Records excerpted from a collection:
*** Block opens ***

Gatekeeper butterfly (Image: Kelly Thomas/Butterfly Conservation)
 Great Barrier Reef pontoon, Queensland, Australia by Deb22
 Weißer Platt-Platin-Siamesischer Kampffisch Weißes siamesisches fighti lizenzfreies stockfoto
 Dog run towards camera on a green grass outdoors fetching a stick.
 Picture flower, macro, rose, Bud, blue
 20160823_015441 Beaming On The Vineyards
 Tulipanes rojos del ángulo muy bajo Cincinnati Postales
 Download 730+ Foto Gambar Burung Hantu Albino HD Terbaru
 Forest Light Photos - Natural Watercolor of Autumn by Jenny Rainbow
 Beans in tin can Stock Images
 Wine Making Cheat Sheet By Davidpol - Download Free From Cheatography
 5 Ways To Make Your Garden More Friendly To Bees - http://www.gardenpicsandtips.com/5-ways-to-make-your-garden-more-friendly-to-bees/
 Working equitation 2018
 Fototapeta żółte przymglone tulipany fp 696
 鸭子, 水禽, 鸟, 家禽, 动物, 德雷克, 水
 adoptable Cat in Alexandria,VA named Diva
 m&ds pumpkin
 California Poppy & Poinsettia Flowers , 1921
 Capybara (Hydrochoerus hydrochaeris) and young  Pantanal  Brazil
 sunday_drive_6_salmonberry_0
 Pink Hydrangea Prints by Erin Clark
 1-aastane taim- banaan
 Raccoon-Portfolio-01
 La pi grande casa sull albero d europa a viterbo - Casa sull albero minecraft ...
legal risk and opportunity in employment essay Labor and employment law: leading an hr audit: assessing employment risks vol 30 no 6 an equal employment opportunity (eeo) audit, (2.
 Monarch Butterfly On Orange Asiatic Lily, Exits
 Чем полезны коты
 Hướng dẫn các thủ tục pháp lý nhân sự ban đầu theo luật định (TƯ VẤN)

*** Block closes ***

Work to be completed: The full set of records above is to be printed again verbatim.

Problem solution:
Gatekeeper butterfly (Image: Kelly Thomas/Butterfly Conservation)
 Great Barrier Reef pontoon, Queensland, Australia by Deb22
 Weißer Platt-Platin-Siamesischer Kampffisch Weißes siamesisches fighti lizenzfreies stockfoto
 Dog run towards camera on a green grass outdoors fetching a stick.
 Picture flower, macro, rose, Bud, blue
 20160823_015441 Beaming On The Vineyards
 Tulipanes rojos del ángulo muy bajo Cincinnati Postales
 Download 730+ Foto Gambar Burung Hantu Albino HD Terbaru
 Forest Light Photos - Natural Watercolor of Autumn by Jenny Rainbow
 Beans in tin can Stock Images
 Wine Making Cheat Sheet By Davidpol - Download Free From Cheatography
 5 Ways To Make Your Garden More Friendly To Bees - http://www.gardenpicsandtips.com/5-ways-to-make-your-garden-more-friendly-to-bees/
 Working equitation 2018
 Fototapeta żółte przymglone tulipany fp 696
 鸭子, 水禽, 鸟, 家禽, 动物, 德雷克, 水
 adoptable Cat in Alexandria,VA named Diva
 m&ds pumpkin
 California Poppy & Poinsettia Flowers , 1921
 Capybara (Hydrochoerus hydrochaeris) and young  Pantanal  Brazil
 sunday_drive_6_salmonberry_0
 Pink Hydrangea Prints by Erin Clark
 1-aastane taim- banaan
 Raccoon-Portfolio-01
 La pi grande casa sull albero d europa a viterbo - Casa sull albero minecraft ...
legal risk and opportunity in employment essay Labor and employment law: leading an hr audit: assessing employment risks vol 30 no 6 an equal employment opportunity (eeo) audit, (2.
 Monarch Butterfly On Orange Asiatic Lily, Exits
 Чем полезны коты
 Hướng dẫn các thủ tục pháp lý nhân sự ban đầu theo luật định (TƯ VẤN)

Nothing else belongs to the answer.